Despite known associations between body composition changes and outcomes in HD patients, there are relatively few robust longitudinal studies characterising body composition changes around HD initiation. Use of the MONDO database provided a large dataset of BCM measurements which demonstrated similar changes in body composition to our findings here [21]. Although the choice of predictor variables considered were somewhat different from this study, analysis suggested that female gender, diabetic status and low baseline fat were associated with increases in fat tissue and that diabetes, male gender, high baseline lean tissue and low baseline fat were associated with reductions in lean tissue. The differences with the results presented here could be explained by the relatively small size of our study in comparison and the chance of it being underpowered. John et al. used CT measurements of muscle cross sectional area around HD initiation which also showed similar trends as this data [26]. Interestingly, this study showed that pre-dialysis patients exhibited an even greater rate of muscle loss and that dialysis initiation actually reduced the rate of muscle loss. Other studies were unable to measure notable changes in body composition over 12 months on HD [27,28], but these studies were based on small patient numbers and used a measure of body composition—dual energy X-ray absorptiometry—which is unable to differentiate excess fluid from lean tissue.

These results suggested that the tendency for loss of lean tissue was not confined to patients from any perceived group at risk but was present across the whole population, which has been demonstrated previously with the particular variables from this study [13,26]. There was an association between initial weight and loss of adipose tissue and normally hydrated weight, but this finding could be related to the ‘regression toward the mean’ phenomena or the fact that those of lowest initial weight who lost lean tissue may be less likely to survive and be included in the analysis than those of higher initial weight who lost lean tissue.

The loss of lean tissue as measured by BCM was shown to be associated with mortality, with a 1 kg loss in lean tissue being associated with a 7% reduction in mortality. These results must be viewed with caution as the retrospective nature of the study meant the model was not powered. The inclusion of 7 covariates with only 36 events would generally indicate the potential for over-fitting, although computer modelling has suggested that models with greater than 5 events per covariate are not particularly susceptible to problems [29].

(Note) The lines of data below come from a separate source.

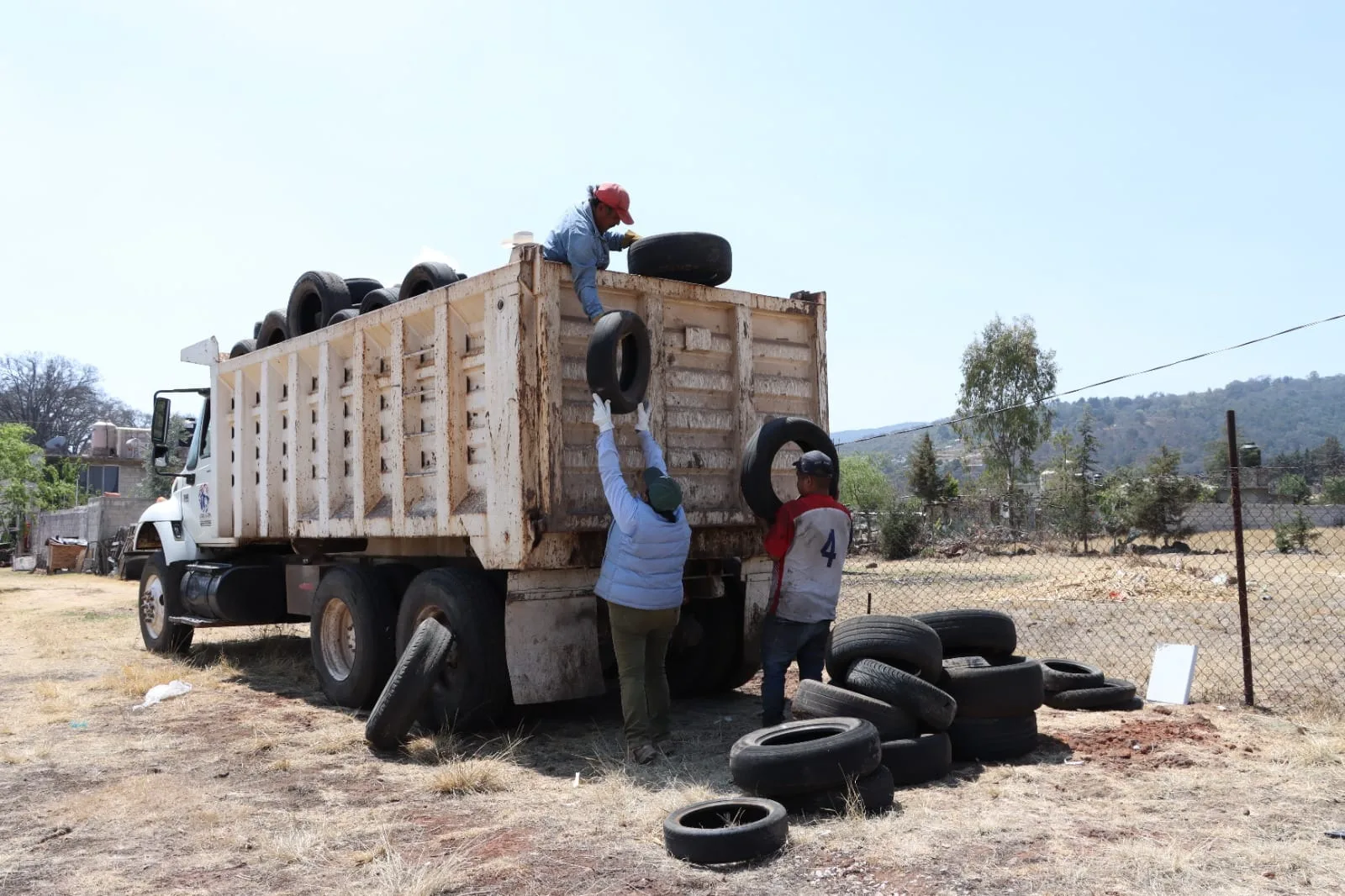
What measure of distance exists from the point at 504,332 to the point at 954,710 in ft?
11.0

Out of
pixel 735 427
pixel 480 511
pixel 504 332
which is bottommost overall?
pixel 480 511

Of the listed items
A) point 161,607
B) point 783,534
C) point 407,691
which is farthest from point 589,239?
point 161,607

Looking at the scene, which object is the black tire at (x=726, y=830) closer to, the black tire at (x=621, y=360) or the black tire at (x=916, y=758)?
the black tire at (x=916, y=758)

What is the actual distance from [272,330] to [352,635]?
3155 mm

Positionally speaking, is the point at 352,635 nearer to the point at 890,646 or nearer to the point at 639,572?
the point at 639,572

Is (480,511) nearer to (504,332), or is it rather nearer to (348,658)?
(504,332)

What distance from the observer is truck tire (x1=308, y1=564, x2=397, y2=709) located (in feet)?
24.9

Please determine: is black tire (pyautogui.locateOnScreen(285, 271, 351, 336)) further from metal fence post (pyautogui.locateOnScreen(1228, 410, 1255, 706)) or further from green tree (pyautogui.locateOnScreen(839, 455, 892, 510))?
green tree (pyautogui.locateOnScreen(839, 455, 892, 510))

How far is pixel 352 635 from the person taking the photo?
26.7ft

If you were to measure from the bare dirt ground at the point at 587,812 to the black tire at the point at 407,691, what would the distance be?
18 cm

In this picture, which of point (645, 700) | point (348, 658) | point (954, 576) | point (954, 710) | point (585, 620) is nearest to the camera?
point (954, 710)

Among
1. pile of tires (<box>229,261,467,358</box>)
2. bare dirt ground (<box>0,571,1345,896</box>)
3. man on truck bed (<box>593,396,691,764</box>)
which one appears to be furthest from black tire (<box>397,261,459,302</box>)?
bare dirt ground (<box>0,571,1345,896</box>)

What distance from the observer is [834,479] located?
710 centimetres

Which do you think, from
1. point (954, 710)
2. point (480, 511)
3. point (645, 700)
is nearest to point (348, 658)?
point (480, 511)
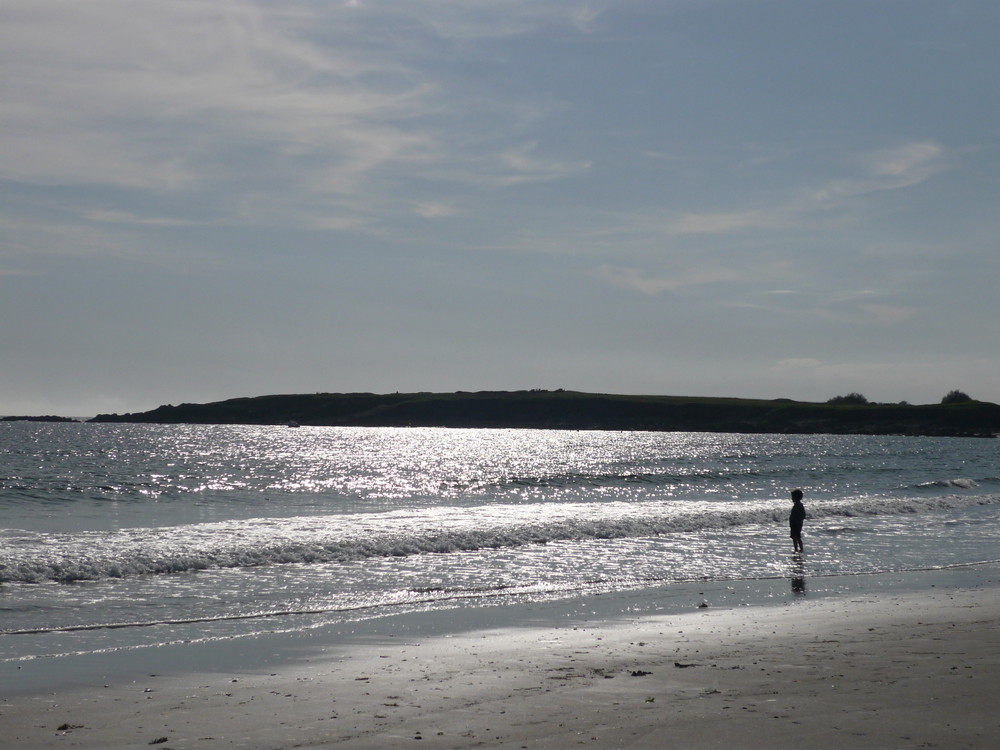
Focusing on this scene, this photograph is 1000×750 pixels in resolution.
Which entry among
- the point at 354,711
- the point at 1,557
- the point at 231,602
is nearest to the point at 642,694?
the point at 354,711

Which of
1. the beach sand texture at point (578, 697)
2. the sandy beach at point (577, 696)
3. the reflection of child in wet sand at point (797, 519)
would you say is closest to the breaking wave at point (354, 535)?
the reflection of child in wet sand at point (797, 519)

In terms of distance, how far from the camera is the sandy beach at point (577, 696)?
25.5 feet

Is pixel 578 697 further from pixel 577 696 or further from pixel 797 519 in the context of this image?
pixel 797 519

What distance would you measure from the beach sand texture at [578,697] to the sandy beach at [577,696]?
0.03 metres

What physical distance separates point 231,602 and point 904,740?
37.4 ft

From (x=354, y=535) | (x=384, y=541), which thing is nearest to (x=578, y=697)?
(x=384, y=541)

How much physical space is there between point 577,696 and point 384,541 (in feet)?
51.0

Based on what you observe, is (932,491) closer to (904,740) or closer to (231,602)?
(231,602)

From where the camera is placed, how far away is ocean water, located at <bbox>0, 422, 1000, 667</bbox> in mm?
15250

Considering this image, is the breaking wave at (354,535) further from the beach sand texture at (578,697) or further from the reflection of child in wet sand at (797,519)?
the beach sand texture at (578,697)

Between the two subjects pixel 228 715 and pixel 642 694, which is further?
pixel 642 694

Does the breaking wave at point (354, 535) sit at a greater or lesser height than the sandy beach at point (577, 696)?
lesser

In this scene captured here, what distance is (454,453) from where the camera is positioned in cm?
9475

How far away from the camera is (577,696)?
30.1 feet
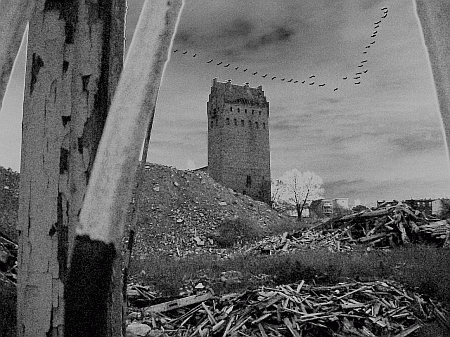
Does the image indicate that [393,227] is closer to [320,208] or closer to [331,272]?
[331,272]

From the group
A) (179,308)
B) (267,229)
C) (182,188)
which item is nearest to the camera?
(179,308)

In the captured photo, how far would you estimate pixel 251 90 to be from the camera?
11633 mm

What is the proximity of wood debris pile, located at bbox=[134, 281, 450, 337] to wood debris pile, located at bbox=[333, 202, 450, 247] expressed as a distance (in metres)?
2.56

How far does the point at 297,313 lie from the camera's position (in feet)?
6.46

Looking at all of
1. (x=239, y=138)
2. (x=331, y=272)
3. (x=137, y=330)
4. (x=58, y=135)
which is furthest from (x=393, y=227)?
(x=239, y=138)

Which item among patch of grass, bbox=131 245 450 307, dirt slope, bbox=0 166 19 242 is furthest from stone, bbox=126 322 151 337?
dirt slope, bbox=0 166 19 242

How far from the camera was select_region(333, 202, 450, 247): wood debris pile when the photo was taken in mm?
4852

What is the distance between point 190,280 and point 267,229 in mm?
5826

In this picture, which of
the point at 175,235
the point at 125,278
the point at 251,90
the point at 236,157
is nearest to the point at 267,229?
the point at 175,235

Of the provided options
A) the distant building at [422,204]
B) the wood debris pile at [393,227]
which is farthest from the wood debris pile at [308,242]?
the distant building at [422,204]

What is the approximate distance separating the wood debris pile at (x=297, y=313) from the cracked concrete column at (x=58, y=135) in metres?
0.95

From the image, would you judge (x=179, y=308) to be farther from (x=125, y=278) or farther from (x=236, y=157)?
(x=236, y=157)

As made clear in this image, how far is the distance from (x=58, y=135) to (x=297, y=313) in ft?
4.07

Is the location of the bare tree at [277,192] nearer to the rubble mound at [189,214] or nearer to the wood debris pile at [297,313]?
the rubble mound at [189,214]
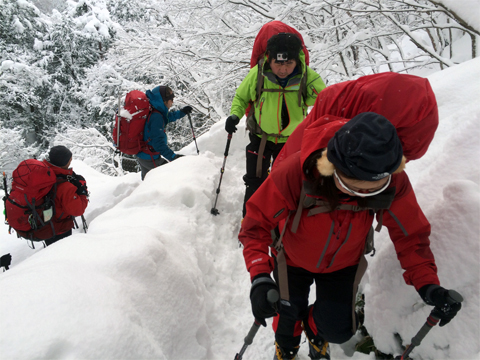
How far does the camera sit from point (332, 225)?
1.51 m

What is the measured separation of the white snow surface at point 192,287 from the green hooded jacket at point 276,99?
46.7 inches

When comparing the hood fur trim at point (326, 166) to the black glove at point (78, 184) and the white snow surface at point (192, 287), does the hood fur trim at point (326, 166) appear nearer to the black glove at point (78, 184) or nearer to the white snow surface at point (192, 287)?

These results support efforts towards monitoring and interventions aimed at preserving lean tissue. Exercise training has been shown to improve muscle mass and function in HD patients [30] and there is growing interest in the provision of appropriate exercise programmes, but the difficulties and barriers to uptake need to be further explored. Bioimpedance is potentially well suited for routine regular monitoring of HD patients, but care must be made when selecting which bioimpedance parameters to use. Previous applications of bioimpedance in this field have used phase angle [27] and lean body mass measured by bioimpedance analysis [31], both of which are confounded by altered fluid status. The parameters from the BCM are independent of fluid status and the high within-subject precision of the test [32] makes the BCM ideal for longitudinal tracking of body composition in clinical practice.

There were some limitations to this study. This was a single centre study and the retrospective nature limited the number of patients that could be included, leading to a relatively small sample size and the possibility that some of the outcomes were not adequately powered. It would also have been interesting to have been able to confirm the changes in body composition using other measurements of nutritional status, such as anthropometric measures or malnutrition scoring tools, but these were not available.

5. Conclusions

This study has shown that marked changes in body composition occur in the first two years after HD initiation and these are not confined to elderly, co-morbid patients and those traditionally considered most at risk of wasting. Nutritional monitoring and interventions should be applied across the HD population and this should occur as soon as possible after the initiation of treatment.